*Testo*.

--- --- ---

Si parla al proposito di veri e propri “mutamenti di forma” dell’intero ordine produttivo e se ne individuano, pur all’interno dell’identità del modo capitalista, almeno queste diverse configurazioni: la rivoluzione della fabbrica a vapore alla fine del XVIII secolo, la novità della, produzione meccanizzata”di serie” a mezzo del XIX secolo, l’avvento della produzione Tayloristica “in linea” alla svolta del XX secolo, il trapasso alla produzione/consumazione di massa che s’impone alla metà del XX secolo (rispetto alla fase precedente la trasformazione non è di poco conto, come poi si vedrà) ed infine l’affermazione di quella produzione “flessibile” (o snella o comunque la si voglia chiamare) che segna il nostro trapasso di secolo.
Ad ogni trasformazione della maniera capitalistica del produrre ha di volta in volta corrisposto una modificazione del carattere della “composizione di classe”: Dall’operaio generico delle fabbriche di primo ottocento all’operaio “di mestiere”di metà secolo scorso; dall’operaio “alla catena” del primo novecento all’operaio/consumatore-massa di metà secolo nostro, ed infine a quell’operaio “debole” (o comunque lo si voglia chiamare)col quale stiamo entrando nel terzo millennio di cronologia cristiana.
Conseguentemente fino ad ora sono state quattro le “forme partito” che si sono presentate sulla scena storica, ossia tante quante sono state le trasformazioni strategiche della “composizione di classe” indotte dalle modificazioni della “maniera del produrre” che si sono succedute dalla rivoluzione industriale. E se ne attende naturalmente una quinta, adeguata al livello dell’accumulazione “flessibile” e del lavoratore “debole”, ma essa è ancora di là da venire o almeno è ancora difficile da distinguere nella confusione del nostro tempo.”

--- --- ---

*Dati forniti*.
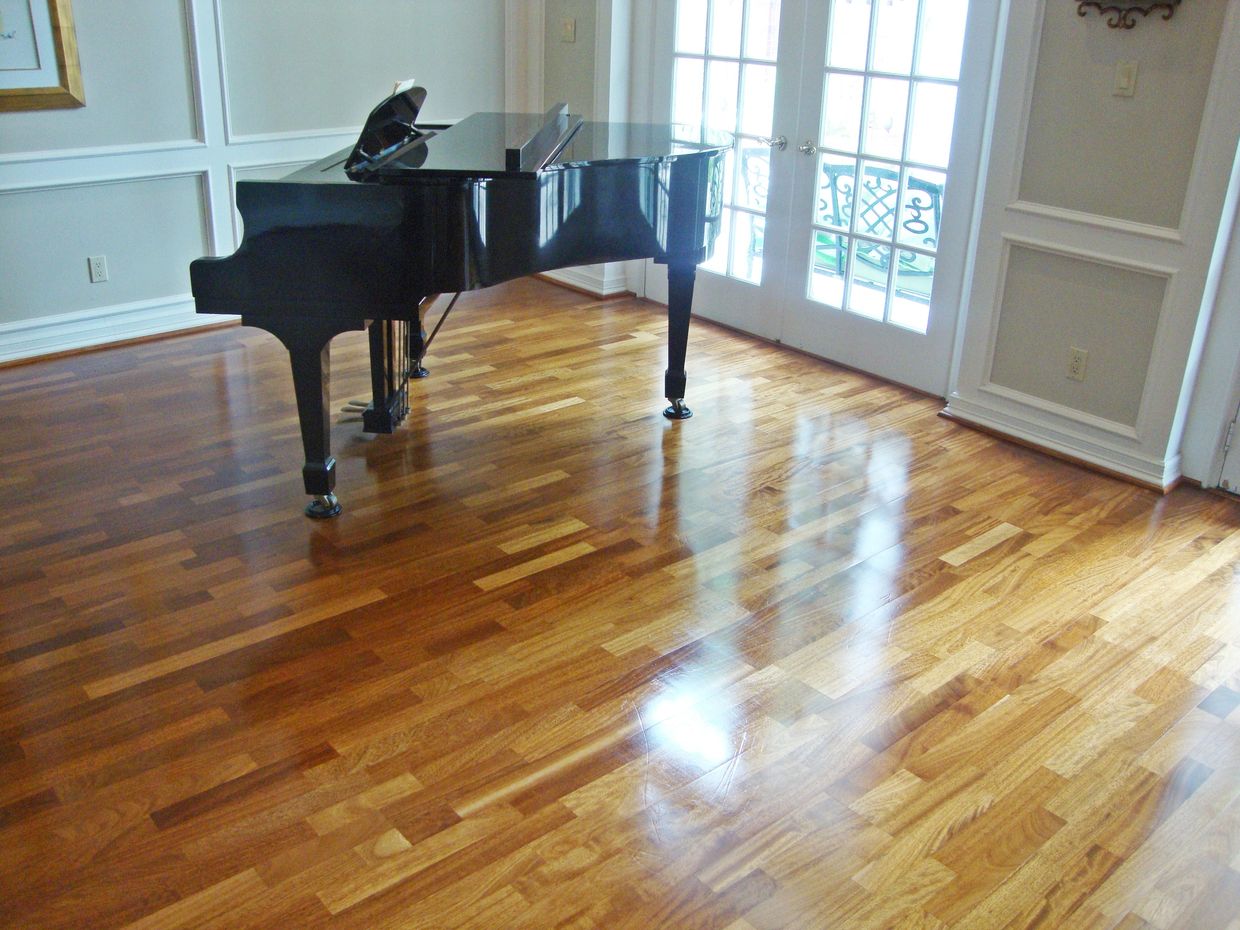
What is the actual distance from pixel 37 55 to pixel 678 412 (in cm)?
270

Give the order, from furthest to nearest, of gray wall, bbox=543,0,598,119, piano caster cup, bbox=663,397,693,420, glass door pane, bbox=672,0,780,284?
gray wall, bbox=543,0,598,119 → glass door pane, bbox=672,0,780,284 → piano caster cup, bbox=663,397,693,420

--- --- ---

*Compito assegnato 1*.
Rispondi alle domande seguenti in base al testo.
(a) Quale rivoluzione collocata alla fine del XVIII secolo viene indicata come prima configurazione dell'ordine produttivo?
(b) Quale figura operaia corrisponde al primo novecento?
(c) Quante sono finora le "forme partito" comparse sulla scena storica?
*Compito assegnato 2*.
Traduci in inglese questa frase del testo: «E se ne attende naturalmente una quinta, adeguata al livello dell'accumulazione "flessibile" e del lavoratore "debole", ma essa è ancora di là da venire o almeno è ancora difficile da distinguere nella confusione del nostro tempo.»
*Compito assegnato 3*.
Prosegui il testo sulle trasformazioni del modo di produrre capitalistico, partendo dopo la sua ultima frase.

*Risposta corretta 1*.
(a) È la rivoluzione della fabbrica a vapore.
(b) È l'operaio "alla catena".
(c) Finora le "forme partito" sono state quattro.

*Risposta corretta 2*.
And naturally a fifth one is awaited, suited to the level of "flexible" accumulation and of the "weak" worker, but it is still yet to come, or at least it is still hard to make out in the confusion of our time.

*Risposta corretta 3*.
Questa relazione tra capacità egemonica, composizione di classe e carattere del partito di classe va vista non in modo automatico ne può essere scambiata per una interpretazione sociologica della politica. Come sempre è utile andare a recuperare nel bagaglio del movimento operaio storico elaborazioni fatte in altri momenti non come riferimento sacrale ma come capacità di cogliere le tendenze di fondo sapendo che le forme concrete non possono che essere date dal contesto storico che agisce nel tempo preso in considerazione. In questo senso è estremamente utile riandare ad un articolo di Lenin del 1916 “L’imperialismo e la scissione del Socialismo” in cui mette in relazione la vittoria dell’imperialismo nel coinvolgere il movimento operaio nella prima guerra mondiale con l’emergere nella classe dell’aristocrazia operaia subalterna alla borghesia, prodotta dalla riorganizzazione produttiva e dalla conseguente modifica della composizione di classe, con la scissione del movimento socialista che non ha solo riguardato la linea politica ma anche la forma della stessa organizzazione di partito.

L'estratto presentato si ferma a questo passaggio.